----- Record extracts -----
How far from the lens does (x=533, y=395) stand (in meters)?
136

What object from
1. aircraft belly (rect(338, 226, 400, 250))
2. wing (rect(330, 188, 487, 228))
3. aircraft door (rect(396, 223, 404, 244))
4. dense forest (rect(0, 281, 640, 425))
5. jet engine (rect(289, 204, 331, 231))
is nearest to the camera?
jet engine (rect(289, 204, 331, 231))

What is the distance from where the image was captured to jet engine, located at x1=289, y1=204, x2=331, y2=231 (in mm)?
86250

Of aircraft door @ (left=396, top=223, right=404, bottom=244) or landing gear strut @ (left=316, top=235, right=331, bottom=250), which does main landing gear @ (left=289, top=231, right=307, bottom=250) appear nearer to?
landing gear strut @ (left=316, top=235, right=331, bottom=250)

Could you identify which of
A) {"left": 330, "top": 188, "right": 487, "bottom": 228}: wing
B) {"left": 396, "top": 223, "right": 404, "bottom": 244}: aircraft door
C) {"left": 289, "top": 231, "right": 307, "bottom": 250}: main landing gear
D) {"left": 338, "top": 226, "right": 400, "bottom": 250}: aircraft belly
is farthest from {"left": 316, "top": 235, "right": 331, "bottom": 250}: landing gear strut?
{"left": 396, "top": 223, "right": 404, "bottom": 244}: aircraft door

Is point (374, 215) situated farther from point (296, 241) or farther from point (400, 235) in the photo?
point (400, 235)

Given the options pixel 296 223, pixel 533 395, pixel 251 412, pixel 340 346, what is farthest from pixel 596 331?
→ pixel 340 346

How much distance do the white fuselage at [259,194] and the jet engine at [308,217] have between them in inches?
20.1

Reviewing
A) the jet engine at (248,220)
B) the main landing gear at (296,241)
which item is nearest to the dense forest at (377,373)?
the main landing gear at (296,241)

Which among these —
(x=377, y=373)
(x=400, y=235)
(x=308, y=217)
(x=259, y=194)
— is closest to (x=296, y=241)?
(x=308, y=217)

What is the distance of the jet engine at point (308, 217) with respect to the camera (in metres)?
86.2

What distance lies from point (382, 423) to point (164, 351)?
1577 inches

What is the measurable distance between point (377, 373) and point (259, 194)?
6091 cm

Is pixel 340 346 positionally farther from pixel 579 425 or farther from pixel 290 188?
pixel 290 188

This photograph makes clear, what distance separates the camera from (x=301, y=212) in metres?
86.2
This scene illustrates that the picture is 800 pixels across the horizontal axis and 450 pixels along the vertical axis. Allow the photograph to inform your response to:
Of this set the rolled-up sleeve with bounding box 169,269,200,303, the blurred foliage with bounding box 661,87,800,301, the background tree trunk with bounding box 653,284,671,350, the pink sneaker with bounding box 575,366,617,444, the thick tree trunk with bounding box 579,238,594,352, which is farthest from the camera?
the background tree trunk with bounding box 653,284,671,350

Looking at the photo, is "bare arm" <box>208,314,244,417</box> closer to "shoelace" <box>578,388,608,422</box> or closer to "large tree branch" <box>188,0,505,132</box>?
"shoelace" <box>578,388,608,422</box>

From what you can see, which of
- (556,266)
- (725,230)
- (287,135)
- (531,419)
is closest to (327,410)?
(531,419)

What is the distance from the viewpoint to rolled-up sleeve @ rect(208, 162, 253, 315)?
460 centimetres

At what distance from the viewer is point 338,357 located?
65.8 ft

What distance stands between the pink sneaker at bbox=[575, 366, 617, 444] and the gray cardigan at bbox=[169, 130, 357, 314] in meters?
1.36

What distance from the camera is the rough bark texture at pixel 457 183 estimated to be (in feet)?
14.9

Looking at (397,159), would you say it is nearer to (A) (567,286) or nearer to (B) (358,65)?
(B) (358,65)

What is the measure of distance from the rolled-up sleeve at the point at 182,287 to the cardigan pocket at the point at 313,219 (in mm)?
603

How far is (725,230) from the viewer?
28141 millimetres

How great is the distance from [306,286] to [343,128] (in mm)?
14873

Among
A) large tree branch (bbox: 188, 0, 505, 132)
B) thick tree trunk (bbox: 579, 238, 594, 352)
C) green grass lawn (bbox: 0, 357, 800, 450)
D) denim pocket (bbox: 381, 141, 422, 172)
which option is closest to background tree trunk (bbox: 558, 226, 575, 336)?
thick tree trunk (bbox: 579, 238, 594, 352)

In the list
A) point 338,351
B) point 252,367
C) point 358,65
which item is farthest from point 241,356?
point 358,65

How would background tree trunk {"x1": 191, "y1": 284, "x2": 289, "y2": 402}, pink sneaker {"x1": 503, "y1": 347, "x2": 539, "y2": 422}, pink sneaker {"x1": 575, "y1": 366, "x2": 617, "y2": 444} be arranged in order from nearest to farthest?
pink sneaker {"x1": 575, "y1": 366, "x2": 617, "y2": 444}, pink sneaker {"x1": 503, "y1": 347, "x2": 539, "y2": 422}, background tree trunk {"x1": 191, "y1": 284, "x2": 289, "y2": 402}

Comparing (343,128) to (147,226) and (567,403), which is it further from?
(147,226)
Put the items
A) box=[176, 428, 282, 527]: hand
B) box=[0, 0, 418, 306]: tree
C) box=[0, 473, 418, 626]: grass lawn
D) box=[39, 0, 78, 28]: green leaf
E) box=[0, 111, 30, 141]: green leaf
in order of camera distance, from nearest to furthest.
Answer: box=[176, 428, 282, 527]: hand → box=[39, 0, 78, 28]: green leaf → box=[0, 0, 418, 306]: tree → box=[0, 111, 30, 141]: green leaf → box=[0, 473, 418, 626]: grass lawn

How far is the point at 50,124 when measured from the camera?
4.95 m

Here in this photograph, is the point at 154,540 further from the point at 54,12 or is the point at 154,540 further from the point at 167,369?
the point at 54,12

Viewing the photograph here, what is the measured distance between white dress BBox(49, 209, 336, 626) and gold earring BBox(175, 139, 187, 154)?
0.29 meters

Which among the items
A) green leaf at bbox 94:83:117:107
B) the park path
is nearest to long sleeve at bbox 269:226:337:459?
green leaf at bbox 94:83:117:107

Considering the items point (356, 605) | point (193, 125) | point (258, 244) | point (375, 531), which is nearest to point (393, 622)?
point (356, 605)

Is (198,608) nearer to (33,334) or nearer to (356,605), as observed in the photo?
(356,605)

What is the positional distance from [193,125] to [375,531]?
-----
Challenge » Copy out the entries above, unchanged, from the line that contains "Looking at (397,159), would" through the line that contains "0.29 meters".

Answer for this exercise »
Looking at (397,159), would you say it is nearer to (A) (567,286) or nearer to (B) (358,65)?
(B) (358,65)

What is the measure of distance from the rolled-up sleeve at the point at 182,287 to the cardigan pocket at the point at 313,219 (in mm)?
603

How far is (725,230) from the viewer?
28141 millimetres

How great is the distance from [306,286] to [343,128] (in mm)?
14873

Among
A) large tree branch (bbox: 188, 0, 505, 132)
B) thick tree trunk (bbox: 579, 238, 594, 352)
C) green grass lawn (bbox: 0, 357, 800, 450)
D) denim pocket (bbox: 381, 141, 422, 172)
which option is closest to background tree trunk (bbox: 558, 226, 575, 336)?
thick tree trunk (bbox: 579, 238, 594, 352)

In the list
A) point 338,351
B) point 252,367
C) point 358,65
which item is farthest from point 241,356?
point 358,65

How would background tree trunk {"x1": 191, "y1": 284, "x2": 289, "y2": 402}, pink sneaker {"x1": 503, "y1": 347, "x2": 539, "y2": 422}, pink sneaker {"x1": 575, "y1": 366, "x2": 617, "y2": 444} be arranged in order from nearest to farthest?
pink sneaker {"x1": 575, "y1": 366, "x2": 617, "y2": 444}, pink sneaker {"x1": 503, "y1": 347, "x2": 539, "y2": 422}, background tree trunk {"x1": 191, "y1": 284, "x2": 289, "y2": 402}

Comparing (343,128) to (147,226) and (567,403), which is it further from?
(147,226)
Put the items
A) box=[176, 428, 282, 527]: hand
B) box=[0, 0, 418, 306]: tree
C) box=[0, 473, 418, 626]: grass lawn
D) box=[39, 0, 78, 28]: green leaf
E) box=[0, 111, 30, 141]: green leaf
in order of camera distance, from nearest to furthest.
Answer: box=[176, 428, 282, 527]: hand → box=[39, 0, 78, 28]: green leaf → box=[0, 0, 418, 306]: tree → box=[0, 111, 30, 141]: green leaf → box=[0, 473, 418, 626]: grass lawn

How far is the point at 50,124 when measured from the camera?
4.95 m

Here in this photograph, is the point at 154,540 further from the point at 54,12 or is the point at 154,540 further from the point at 167,369?
the point at 54,12

Viewing the photograph here, what is the measured distance between white dress BBox(49, 209, 336, 626) and gold earring BBox(175, 139, 187, 154)?
0.29 meters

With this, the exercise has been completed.